Haverá um engarrafamento, com uma fila indiana, na
qual o cidadão irá rezar para não ser parado e ser
abordado, e mesmo sem qualquer sinal de ingestão de
álcool, será compelido a realizar o exame ilegal, sob
pena de apreensão da carta de habilitação e documento
do veículo.
Não consigo entender porque a sociedade assiste
passiva a tudo isto. Estamos vendo uma constante invasão
da privacidade dos cidadãos, um permanente desrespeito
aos direitos fundamentais consagrados na nossa
constituição, e todos ficam calados. Quem se atreve a não
aceitar esse tipo de arbitrariedade é submetido à execração
pública, pois a mídia está sempre por perto. Sempre
pronta a apoiar os abusos e as ilegalidades da referida
operação. Jamais sai em defesa do cidadão.
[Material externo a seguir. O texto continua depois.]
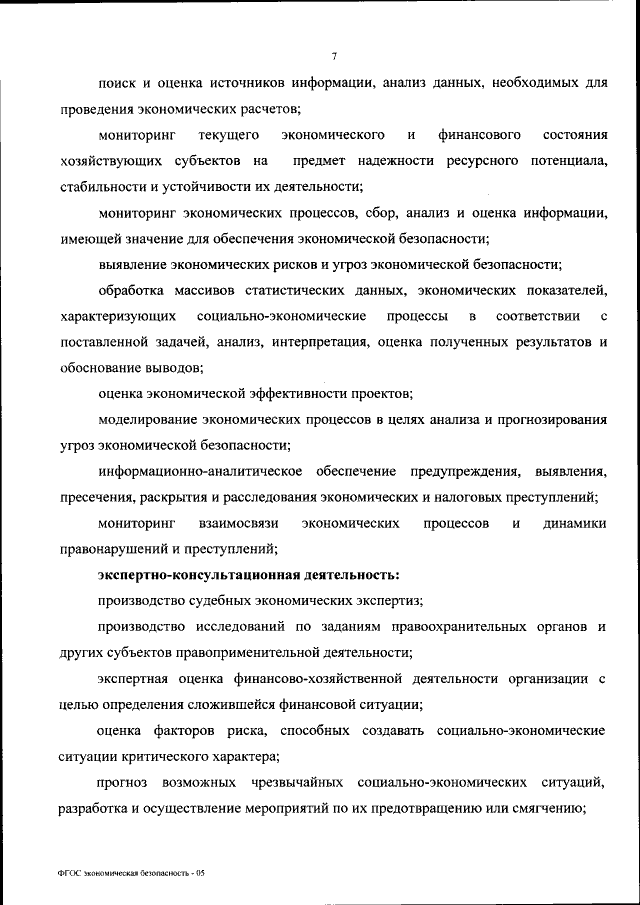 7

поиск и оценка источников информации, анализ данных, необходимых для проведения экономических расчетов;

мониторинг текущего экономического и финансового состояния хозяйствующих субъектов на предмет надежности ресурсного потенциала, стабильности и устойчивости их деятельности;

мониторинг экономических процессов, сбор, анализ и оценка информации, имеющей значение для обеспечения экономической безопасности;

выявление экономических рисков и угроз экономической безопасности;

обработка массивов статистических данных, экономических показателей, характеризующих социально-экономические процессы в соответствии с поставленной задачей, анализ, интерпретация, оценка полученных результатов и обоснование выводов;

оценка экономической эффективности проектов;

моделирование экономических процессов в целях анализа и прогнозирования угроз экономической безопасности;

информационно-аналитическое обеспечение предупреждения, выявления, пресечения, раскрытия и расследования экономических и налоговых преступлений;

мониторинг взаимосвязи экономических процессов и динамики правонарушений и преступлений;

экспертно-консультационная деятельность:

производство судебных экономических экспертиз;

производство исследований по заданиям правоохранительных органов и других субъектов правоприменительной деятельности;

экспертная оценка финансово-хозяйственной деятельности организации с целью определения сложившейся финансовой ситуации;

оценка факторов риска, способных создавать социально-экономические ситуации критического характера;

прогноз возможных чрезвычайных социально-экономических ситуаций, разработка и осуществление мероприятий по их предотвращению или смягчению;

ФГОС экономическая безопасность - 05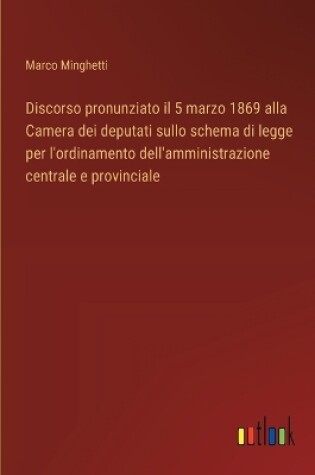 Marco Minghetti

Discorso pronunziato il 5 marzo 1869 alla Camera dei deputati sullo schema di legge per l'ordinamento dell'amministrazione centrale e provinciale

outlook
Como diz Caetano Veloso em uma de suas músicas,
“alguma coisa está fora da ordem”. Penso que a
democracia tem que ser exercida diariamente. Ela é um
processo contínuo de aperfeiçoamento e não podemos
transigir com violações aos seus princípios fundamentais,
dentre eles o direito à não autoincriminação e nem com o
princípio de não-culpabilidade consagrado na Constituição
da República.
Nessa luta não nos devemos impressionar com o
aparente apoio do povo, nem sempre informado acerca
dos abusos que são cometidos e dois reais objetivos dessa
questionável operação. Acreditamos piamente que é
possível assegurar a segurança viária sem invadir a esfera
de direitos do cidadão. Basta querer.
O nazismo e o fascismo sempre contaram com o apoio
da mídia e com a aprovação popular. Faltava-lhes, porém,
legitimidade e respeito à dignidade humana. Pena que foi
necessário que morressem cerca de trinta milhões de
pessoas para que o mundo se convencesse disto.